**Problem to work on**
Pick out every line in the data below that contains the word "binder" and copy each of those lines.

───── Dataset rows ─────

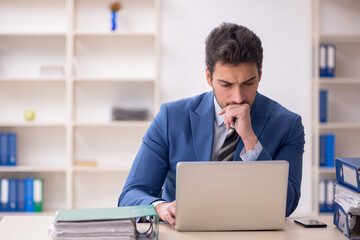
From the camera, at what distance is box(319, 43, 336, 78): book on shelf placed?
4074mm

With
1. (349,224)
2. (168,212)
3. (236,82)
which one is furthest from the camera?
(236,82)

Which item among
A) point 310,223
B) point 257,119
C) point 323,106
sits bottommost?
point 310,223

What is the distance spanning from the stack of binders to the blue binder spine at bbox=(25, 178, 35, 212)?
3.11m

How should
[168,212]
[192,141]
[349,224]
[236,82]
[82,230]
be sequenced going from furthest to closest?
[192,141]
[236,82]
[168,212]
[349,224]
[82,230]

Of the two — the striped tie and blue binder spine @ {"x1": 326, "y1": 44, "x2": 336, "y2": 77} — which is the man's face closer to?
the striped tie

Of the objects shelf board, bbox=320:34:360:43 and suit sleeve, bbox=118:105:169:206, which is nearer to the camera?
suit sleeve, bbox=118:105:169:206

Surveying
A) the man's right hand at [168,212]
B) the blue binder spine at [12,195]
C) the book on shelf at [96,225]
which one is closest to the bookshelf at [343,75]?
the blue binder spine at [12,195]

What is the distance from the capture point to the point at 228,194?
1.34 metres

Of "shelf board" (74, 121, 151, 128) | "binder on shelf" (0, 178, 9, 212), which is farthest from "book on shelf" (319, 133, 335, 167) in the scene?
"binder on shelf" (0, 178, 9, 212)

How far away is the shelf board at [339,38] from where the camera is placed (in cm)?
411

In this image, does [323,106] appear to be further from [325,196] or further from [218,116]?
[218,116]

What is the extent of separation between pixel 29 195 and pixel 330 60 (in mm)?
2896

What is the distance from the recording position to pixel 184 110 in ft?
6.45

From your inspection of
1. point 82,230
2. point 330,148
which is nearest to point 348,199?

─────
───── Dataset rows ─────

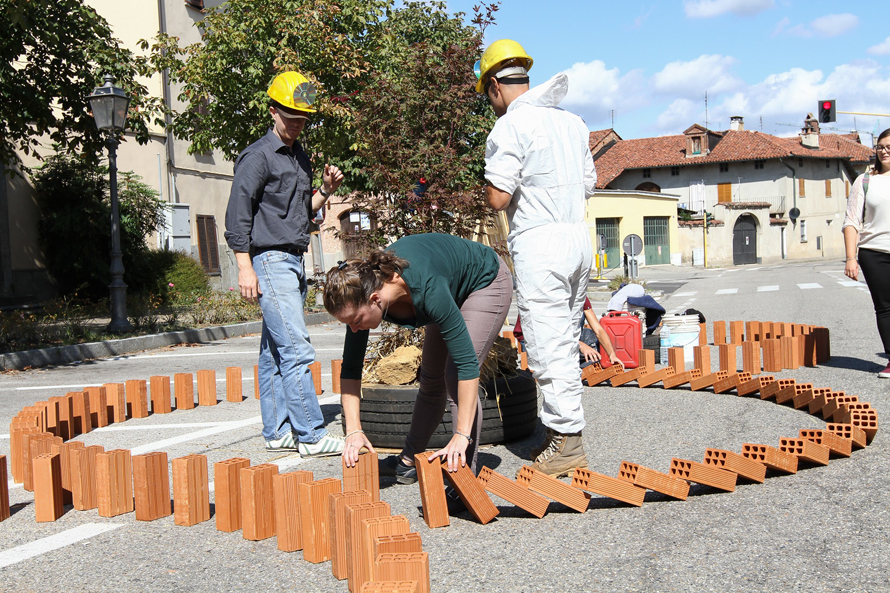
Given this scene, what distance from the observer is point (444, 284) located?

─────
───── Dataset rows ─────

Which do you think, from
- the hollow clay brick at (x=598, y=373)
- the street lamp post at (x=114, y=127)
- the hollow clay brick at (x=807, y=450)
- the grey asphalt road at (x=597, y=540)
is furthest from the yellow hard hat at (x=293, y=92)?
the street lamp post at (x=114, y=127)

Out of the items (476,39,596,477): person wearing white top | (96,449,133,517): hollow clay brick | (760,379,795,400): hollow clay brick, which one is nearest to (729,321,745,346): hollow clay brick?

─────

**Solved problem**
What is the distance spanning from the stack of binders to the blue binder spine at bbox=(25, 178, 35, 212)?
Of the two — the striped tie and blue binder spine @ {"x1": 326, "y1": 44, "x2": 336, "y2": 77} — which is the man's face closer to?
B) the blue binder spine at [12,195]
the blue binder spine at [12,195]
Of "shelf board" (74, 121, 151, 128) | "binder on shelf" (0, 178, 9, 212), which is farthest from "book on shelf" (319, 133, 335, 167) in the scene?
"binder on shelf" (0, 178, 9, 212)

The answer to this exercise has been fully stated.